To save money I grew almost every plant from seed. Some of those plants were incredibly easy to grow: Stipa tenuissima, Dianthus carthusianorum and Verbascum chaixii ‘Album’. Others, including Verbena bonariensis and Eryngium giganteum, I found much more tricky from seed but they were brilliant self seeders; from a couple of verbena plants, there is now a self-seeded verbena forest in high summer of hundreds of plants that have just placed themselves in any available crack.

Above: Considering a garden from inside a house or building is crucial, creating vistas and sightlines from the place where you might sit and look out.

And the garden has really evolved to be a garden of self-seeders.

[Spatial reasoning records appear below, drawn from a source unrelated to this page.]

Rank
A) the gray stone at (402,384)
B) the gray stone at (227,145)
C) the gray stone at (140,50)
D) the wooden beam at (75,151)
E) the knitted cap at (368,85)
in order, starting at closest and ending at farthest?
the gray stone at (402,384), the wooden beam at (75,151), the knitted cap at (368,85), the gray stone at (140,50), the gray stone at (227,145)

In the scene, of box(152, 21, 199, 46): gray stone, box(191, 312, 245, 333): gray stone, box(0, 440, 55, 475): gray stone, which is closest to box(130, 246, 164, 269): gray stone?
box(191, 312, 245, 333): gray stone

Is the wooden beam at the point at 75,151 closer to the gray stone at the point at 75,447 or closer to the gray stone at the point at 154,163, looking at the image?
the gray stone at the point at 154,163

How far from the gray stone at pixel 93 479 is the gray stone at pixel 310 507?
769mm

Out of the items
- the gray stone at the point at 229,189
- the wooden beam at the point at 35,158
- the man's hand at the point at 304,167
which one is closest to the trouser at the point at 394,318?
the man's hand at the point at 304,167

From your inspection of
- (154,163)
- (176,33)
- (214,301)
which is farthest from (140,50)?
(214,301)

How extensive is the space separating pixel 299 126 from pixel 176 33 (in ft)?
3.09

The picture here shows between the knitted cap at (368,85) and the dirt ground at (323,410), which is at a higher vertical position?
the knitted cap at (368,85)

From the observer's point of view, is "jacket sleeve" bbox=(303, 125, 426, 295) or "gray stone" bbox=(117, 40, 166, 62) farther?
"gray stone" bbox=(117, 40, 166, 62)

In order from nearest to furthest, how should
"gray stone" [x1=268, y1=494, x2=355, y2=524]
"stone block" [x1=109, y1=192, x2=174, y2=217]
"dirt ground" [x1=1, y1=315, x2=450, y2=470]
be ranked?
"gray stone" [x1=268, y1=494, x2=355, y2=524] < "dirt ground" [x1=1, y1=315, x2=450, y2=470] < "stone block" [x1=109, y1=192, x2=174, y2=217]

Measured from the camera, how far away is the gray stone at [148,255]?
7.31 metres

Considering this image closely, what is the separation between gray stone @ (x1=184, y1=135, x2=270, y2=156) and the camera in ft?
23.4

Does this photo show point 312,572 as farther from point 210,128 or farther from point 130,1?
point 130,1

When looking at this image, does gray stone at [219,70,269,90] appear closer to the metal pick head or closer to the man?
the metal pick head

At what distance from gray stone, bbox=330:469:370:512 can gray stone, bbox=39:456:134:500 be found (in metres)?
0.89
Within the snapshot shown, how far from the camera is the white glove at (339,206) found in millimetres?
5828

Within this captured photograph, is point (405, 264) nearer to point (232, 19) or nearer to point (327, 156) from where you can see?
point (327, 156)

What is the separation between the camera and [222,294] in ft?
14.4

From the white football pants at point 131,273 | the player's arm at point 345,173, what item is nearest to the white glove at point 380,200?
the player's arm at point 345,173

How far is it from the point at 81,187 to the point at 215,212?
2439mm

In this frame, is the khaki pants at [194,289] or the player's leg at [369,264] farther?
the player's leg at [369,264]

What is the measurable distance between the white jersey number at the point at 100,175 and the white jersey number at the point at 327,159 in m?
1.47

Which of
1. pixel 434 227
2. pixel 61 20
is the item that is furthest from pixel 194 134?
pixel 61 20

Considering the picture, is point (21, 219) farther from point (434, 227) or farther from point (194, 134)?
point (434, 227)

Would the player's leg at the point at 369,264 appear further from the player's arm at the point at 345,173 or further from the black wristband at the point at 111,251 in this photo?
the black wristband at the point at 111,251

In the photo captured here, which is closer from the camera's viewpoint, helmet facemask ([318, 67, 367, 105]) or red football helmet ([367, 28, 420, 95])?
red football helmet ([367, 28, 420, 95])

Poppies have introduced themselves, flowering earlier than everything else in the summer and providing some color. These are followed by hundreds of white verbasums in June and July before the verbena peaks in late summer. I’ve also added some bulbs too—Narcissus ‘Thalia’ for spring and then Allium spaerocephalon for a later color pop around late June.

Light and movement are key to the garden’s success and I can’t say I thought that much about either when I was starting out as a gardener. The sun rises directly behind the garden providing some jaw-dropping moments in the morning. When the grasses here, which include Stipa gigantea and Calamagrostis x acutiflora ‘Karl Foester’ and especially the Stipa tenuissima, move gently on the breeze, it becomes a mesmerizing highly, tactile space. But this is also a garden for insects, and through the summer the garden hums all day and evening with a succession of bees, hoverflies, and butterflies.

Self seeders can, of course, be a pain to garden with. Each summer something edges more into focus and threatens to take over. There’s a constant battle with bronze fennel; its hazy clouds of foliage provide beautiful texture in spring and I love the towering umbels and incredible aromatic element they provide, but leave them to seed at your peril.

Above: It’s all about contrast. The haze of the grasses is the perfect foil for colorful perennials.
Above: Into autumn the garden starts to look more muted but it continues to hold its own. At this point Stipa tenuissima can start to become weighed down with its growth; I cut it back, leaving just a few inches of growth and it will start to grow new foliage.
Above: The two stalwarts that provide the uprights of summer; Verbascum chaixii ‘Album’ has tall white spires with flecks of pink, while the taller Verbena bonariensis creates tall and breezy stems that are a magnet to butterflies.

Initially I would simply leave the whole garden through the winter (when it’s almost as beautiful with a hard frost) and then cut everything to the ground around March. But lately as the self seeders threaten to overwhelm the space, I’ve started doing a selective cut back in autumn, too, removing all the verbasum heads so that there is some balance the following summer. It’s still very little maintenance for a garden that gives so much for six months of the year.